■ **The task**:
Counting only matches with the same capitalization, how many lines in the rows below contain the string "fire"? Reply with the number alone.

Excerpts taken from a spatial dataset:

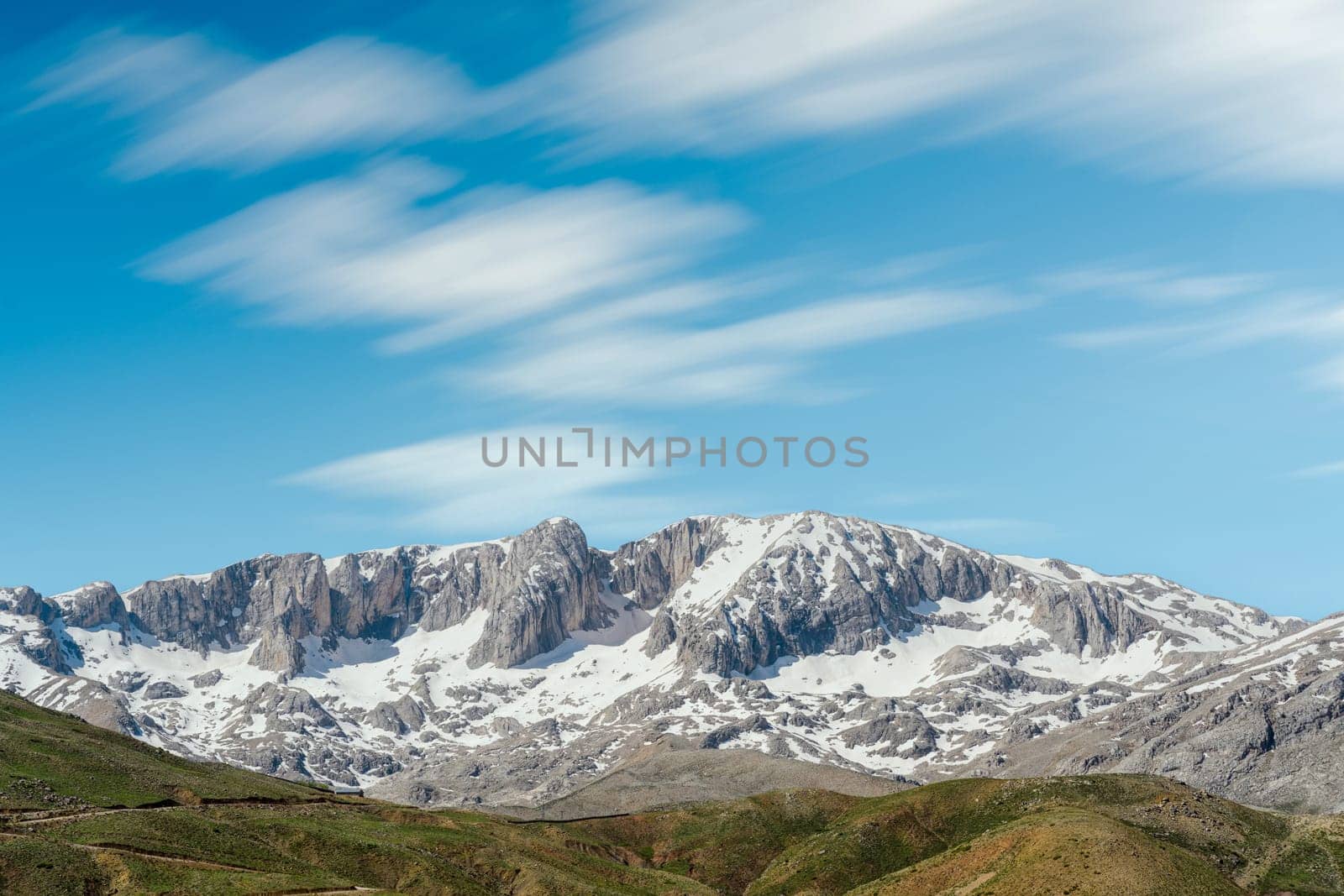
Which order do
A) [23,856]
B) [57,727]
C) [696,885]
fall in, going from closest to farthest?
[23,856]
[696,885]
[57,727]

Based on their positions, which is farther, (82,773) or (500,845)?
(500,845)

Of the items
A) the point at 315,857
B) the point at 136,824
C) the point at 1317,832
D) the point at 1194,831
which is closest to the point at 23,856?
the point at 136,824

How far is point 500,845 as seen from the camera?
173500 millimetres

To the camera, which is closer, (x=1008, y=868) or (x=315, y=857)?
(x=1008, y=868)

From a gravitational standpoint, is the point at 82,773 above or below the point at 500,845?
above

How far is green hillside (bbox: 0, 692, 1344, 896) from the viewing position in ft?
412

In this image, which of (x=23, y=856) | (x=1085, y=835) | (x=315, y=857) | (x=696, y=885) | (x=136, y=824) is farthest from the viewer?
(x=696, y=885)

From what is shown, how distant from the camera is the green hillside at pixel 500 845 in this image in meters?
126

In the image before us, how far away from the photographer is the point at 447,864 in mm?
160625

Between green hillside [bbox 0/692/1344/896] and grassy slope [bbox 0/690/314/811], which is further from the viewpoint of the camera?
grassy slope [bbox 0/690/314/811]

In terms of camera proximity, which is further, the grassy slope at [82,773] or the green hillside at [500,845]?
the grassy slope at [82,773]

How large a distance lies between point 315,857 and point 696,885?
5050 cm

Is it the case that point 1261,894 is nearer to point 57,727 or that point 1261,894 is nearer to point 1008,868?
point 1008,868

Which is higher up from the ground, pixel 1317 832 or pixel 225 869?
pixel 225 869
--
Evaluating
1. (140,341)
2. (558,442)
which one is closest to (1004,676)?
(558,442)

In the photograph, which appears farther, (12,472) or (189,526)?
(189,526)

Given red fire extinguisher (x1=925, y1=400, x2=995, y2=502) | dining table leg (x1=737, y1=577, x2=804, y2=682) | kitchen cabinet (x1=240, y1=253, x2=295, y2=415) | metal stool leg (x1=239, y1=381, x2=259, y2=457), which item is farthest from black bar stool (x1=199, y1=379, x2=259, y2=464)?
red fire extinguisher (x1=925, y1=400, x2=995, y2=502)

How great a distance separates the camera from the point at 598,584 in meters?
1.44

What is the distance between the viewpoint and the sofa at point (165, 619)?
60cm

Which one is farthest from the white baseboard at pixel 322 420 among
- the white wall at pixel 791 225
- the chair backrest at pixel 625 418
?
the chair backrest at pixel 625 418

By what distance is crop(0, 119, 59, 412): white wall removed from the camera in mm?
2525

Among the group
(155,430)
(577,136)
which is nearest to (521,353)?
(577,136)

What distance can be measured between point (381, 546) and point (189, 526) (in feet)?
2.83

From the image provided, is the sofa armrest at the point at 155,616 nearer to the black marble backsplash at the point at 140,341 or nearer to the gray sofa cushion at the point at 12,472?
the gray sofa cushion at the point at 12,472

■ **Exercise solution**:
2